Hi all,
I’m quite new to Camunda, been learning as I go, but came across something I couldn’t explain to myself from documentation, so hoping to get educated
We are using Camunda 7 as a standalone engine and employing the external task pattern.
Problem
We were seeing some OptimisticLockingException
s in production. They were easy to fix with an async after once I found out how they occur and managed to reproduce them locally, but getting there took some time. I still don’t quite understand why they occur, though.

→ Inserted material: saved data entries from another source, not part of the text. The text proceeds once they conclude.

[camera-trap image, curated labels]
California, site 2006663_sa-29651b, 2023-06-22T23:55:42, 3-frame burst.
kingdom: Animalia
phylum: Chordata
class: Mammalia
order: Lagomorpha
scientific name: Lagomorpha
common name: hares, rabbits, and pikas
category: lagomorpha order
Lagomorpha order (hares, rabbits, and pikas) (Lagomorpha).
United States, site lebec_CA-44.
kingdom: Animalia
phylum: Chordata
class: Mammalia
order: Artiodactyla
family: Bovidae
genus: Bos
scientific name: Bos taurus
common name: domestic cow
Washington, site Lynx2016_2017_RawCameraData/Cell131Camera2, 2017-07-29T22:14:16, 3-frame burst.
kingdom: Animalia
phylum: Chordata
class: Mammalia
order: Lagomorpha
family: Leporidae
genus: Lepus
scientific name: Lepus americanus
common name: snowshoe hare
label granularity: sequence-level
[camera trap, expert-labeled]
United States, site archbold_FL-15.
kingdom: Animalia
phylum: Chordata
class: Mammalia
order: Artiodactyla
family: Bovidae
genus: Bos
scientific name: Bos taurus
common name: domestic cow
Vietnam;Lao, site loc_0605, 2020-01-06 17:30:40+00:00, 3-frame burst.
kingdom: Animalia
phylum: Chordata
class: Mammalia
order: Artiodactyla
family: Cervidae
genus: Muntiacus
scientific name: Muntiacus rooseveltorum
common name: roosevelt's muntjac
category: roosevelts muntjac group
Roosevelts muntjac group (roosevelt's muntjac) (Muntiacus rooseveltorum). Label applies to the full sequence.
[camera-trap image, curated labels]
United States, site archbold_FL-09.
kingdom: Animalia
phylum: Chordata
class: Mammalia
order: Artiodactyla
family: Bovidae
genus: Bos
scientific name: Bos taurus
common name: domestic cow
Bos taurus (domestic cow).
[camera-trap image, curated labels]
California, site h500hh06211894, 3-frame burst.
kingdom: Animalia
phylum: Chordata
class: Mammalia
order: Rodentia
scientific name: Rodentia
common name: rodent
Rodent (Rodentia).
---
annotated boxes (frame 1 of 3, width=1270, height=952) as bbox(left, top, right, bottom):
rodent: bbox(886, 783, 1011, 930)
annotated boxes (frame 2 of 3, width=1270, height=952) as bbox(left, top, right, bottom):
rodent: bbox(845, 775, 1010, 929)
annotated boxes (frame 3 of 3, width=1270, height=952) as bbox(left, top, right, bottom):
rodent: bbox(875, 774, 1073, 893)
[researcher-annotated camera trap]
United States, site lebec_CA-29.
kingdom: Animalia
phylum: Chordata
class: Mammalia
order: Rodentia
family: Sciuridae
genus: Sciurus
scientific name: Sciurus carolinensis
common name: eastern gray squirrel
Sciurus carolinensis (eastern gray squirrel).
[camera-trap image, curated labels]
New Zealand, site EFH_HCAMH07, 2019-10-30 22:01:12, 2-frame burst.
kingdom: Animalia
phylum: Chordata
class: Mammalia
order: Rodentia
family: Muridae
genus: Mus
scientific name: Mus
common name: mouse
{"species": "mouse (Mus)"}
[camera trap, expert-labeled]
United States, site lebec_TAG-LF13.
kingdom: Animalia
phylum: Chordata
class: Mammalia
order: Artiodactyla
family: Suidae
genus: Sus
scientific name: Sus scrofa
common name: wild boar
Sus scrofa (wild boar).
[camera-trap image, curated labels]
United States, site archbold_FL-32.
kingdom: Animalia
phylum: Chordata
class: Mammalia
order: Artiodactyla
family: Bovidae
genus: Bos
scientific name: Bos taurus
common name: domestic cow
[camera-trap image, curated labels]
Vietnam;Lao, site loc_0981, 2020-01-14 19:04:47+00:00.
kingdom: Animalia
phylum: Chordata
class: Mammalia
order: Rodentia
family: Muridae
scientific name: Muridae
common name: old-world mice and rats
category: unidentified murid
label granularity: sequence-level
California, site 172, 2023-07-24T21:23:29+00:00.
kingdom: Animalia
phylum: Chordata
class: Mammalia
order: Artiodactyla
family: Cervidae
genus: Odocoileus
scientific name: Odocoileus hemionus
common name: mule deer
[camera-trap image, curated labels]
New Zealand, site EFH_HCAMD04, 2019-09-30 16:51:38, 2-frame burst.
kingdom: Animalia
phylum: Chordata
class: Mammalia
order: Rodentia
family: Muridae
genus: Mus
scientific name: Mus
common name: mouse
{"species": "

This is probably not the smallest possible example to reproduce the situation, but at least it does the trick, and it resembles our production process flow.
Reproduction
I have two separate processes, which signal each other:
Process #1
- Task 1: Get a random number
- If number < 0.5, send signal A: Starts Process #2
- Else, proceed to wait for either:
- Signal B from Process #2
- 5 min timer
Process #2
- Task 2: Get a random number, but implemented so that the task waits a while for more invocations and completes them at the same time
- If number < 0.5, send signal B: Continue waiting process instances in #1
- Else, end process
EngineError
If I start a few Process #1’s, I’m getting an EngineError
if:
- At least one process instance takes the
else
branch and waits at the event based gateway - And at least two Process #2 instances complete Task 2 (at the same time) with a value such that signal B would be sent
All instances of Process #2 (beyond the first) trying to send signal B fail to complete Task 2 with this error:
EngineError: Response code 500 (Internal Server Error); Error: ENGINE-03005 Execution of 'DELETE EventSubscriptionEntity[(...)]' failed. Entity was updated by another transaction concurrently.; Type: OptimisticLockingException; Code: 1
Question: Why does this happen?
If I am understanding this correct, this behaviour is due to transaction boundaries: When Task 2 is completed, it actually commits Task 2 plus anything else up to the next transaction boundary. I guess the transaction boundary goes beyond the signal throw event, and only the first signal is able to correlate to the waiting Process #1 instance(s). Any later concurrent signals fail, and, because the whole transaction couldn’t be committed, completing Task 2 fails.
The problem goes away if I add an asynchronous continuation after Task 2: Any number of tasks can then complete at the same time. I’m guessing this does not actually get rid of the signal race condition, but it just gets resolved automatically within the engine?
What I don’t understand is that the document about Transactions in Process lists a Signal Event as an automatic Wait State. I thought that means the element has an implicit “async before”, and therefore the transaction boundary of Task 2 should not go beyond the signal throw, and therefore could be committed safely multiple times?
But obviously my mental model is not quite right
Where is my thinking going wrong, and am I understanding the situation at all correct?
Thanks in advance!